# Where to get wood chunks Palm Harbor, FL area



## smokincigars (Jun 30, 2009)

We're gonna be vacationing in Crystal Beach here soon, 
	

	
	
		
		



		
			






 and I was hoping to find a good place around there to get wood chunks. Looking for cherry and apple, or if nothing else at least some hickory. I believe Palm Harbor and Tarpon Springs are the nearest "cities"...?

Any help appreciated!


----------



## meatball (Jun 30, 2009)

I used to live in the Tampa area. First place to check would be Publix, which is all over the place, check near the BBQ supplies. Our Publix sells Mesquite and Hickory chunks and chips and for pretty reasonable prices. Not sure about Palm Harbor, but you might want to check if there is a Pinch-a-Penny pool store (or call some pool supply stores). A lot of the pool supply stores sell BBQ supplies too and might have chunks. Not sure if you will have any luck finding apple or cherry, I haven't seen it sold in stores in Florida. Usually only Mesquite and Hickory. But, maybe I just haven't gotten lucky yet.


----------



## flash (Jun 30, 2009)

good luck. Florida will have Mesquite and Hickory and if you find a specialty store, maybe some others. Apple, pecan, cherry will be hard to find in a store. Do as I do, while driving around, if I see someone working on a tree or limbs laying on the grounds, check it out. I get alot of my Pecan that way.
 Wal-Marts carry the Mesquite and Hickory too.


----------



## amdisc (Jun 30, 2009)

*If you want to choose from different types of wood, go to "All About Grill's " in Largo on Starkey Rd. http://www.allaboutgrills.com/ *
* They have just about anything you want. It's a smoker's toy store too.*
*Or if you just want hickory, go to Publix, Home Depot, Lowes*


*Happy SmokeN'*
*Sunny St. Petersburg, FL*


----------



## jaxgatorz (Jun 30, 2009)

Not sure they have Ace hardware stores there, but if they do, i get apple and maple chunks there.....Good luck


----------



## meatball (Jun 30, 2009)

Wow...totally jealous of you guys, you can't find anything but hickory and mesquite around here. I'll be in Tampa for 4th weekend, maybe I'll pay a visit to that All About Grills place, sounds fun.


----------



## pineywoods (Jul 1, 2009)

Meatball hit the Gander Mountain just north of Ocala just off I-75 the last time I was there they had apple, cherry, maple, mesquite, and hickory


----------



## meatball (Jul 1, 2009)

sweet...I'll definitely hit there on the way down or back up. I've been wanting to go there anyway, now I have a true excuse.


----------



## flash (Jul 1, 2009)

I would think you have some Pecan and possibly Cherry over where you are. I am just west of you in Levy County and have both.


----------



## meatball (Jul 1, 2009)

I have some pecan in my stash, no cherry, but may be able to hunt some down. But, I've really been after some apple for pork smokes just 'cause I've heard good things and it's always fun to try something different.


----------

STATED EXERCISE –
Copy the passage from the thread on finding smoking wood near Palm Harbor, starting at "Not sure they" and ending at "place, sounds fun.", word for word.

RAW RECORDS –

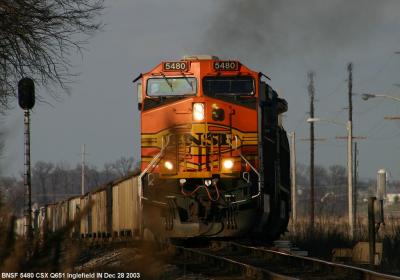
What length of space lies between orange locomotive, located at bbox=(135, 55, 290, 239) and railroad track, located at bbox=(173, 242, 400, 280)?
850mm

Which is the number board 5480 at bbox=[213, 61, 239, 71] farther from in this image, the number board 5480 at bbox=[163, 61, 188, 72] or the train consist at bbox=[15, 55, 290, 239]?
the number board 5480 at bbox=[163, 61, 188, 72]

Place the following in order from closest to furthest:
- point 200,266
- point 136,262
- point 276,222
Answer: point 136,262 < point 200,266 < point 276,222

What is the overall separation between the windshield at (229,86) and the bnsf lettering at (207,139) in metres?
1.14

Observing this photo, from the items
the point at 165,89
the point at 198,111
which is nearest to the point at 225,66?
the point at 198,111

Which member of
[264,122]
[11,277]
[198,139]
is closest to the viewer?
[11,277]

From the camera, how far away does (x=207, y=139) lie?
19516mm

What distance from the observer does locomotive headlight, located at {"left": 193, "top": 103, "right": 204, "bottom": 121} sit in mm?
19656

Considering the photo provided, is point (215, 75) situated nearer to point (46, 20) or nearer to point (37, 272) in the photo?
point (46, 20)

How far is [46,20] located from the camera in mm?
20125

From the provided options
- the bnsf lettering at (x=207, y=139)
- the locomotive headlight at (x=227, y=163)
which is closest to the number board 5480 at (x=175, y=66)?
the bnsf lettering at (x=207, y=139)

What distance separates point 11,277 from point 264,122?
15075 millimetres

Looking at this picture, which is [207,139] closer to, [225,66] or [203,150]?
[203,150]

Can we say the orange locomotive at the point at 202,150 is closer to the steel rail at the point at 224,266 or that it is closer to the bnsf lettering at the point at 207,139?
the bnsf lettering at the point at 207,139

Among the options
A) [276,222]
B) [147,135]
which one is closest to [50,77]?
[147,135]
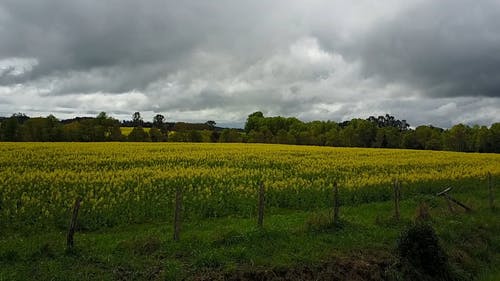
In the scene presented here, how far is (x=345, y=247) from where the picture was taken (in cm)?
1267

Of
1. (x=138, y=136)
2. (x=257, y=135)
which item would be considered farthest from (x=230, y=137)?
(x=138, y=136)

FULL SOLUTION –
Not sure they have Ace hardware stores there, but if they do, i get apple and maple chunks there.....Good luck


----------



## meatball (Jun 30, 2009)

Wow...totally jealous of you guys, you can't find anything but hickory and mesquite around here. I'll be in Tampa for 4th weekend, maybe I'll pay a visit to that All About Grills place, sounds fun.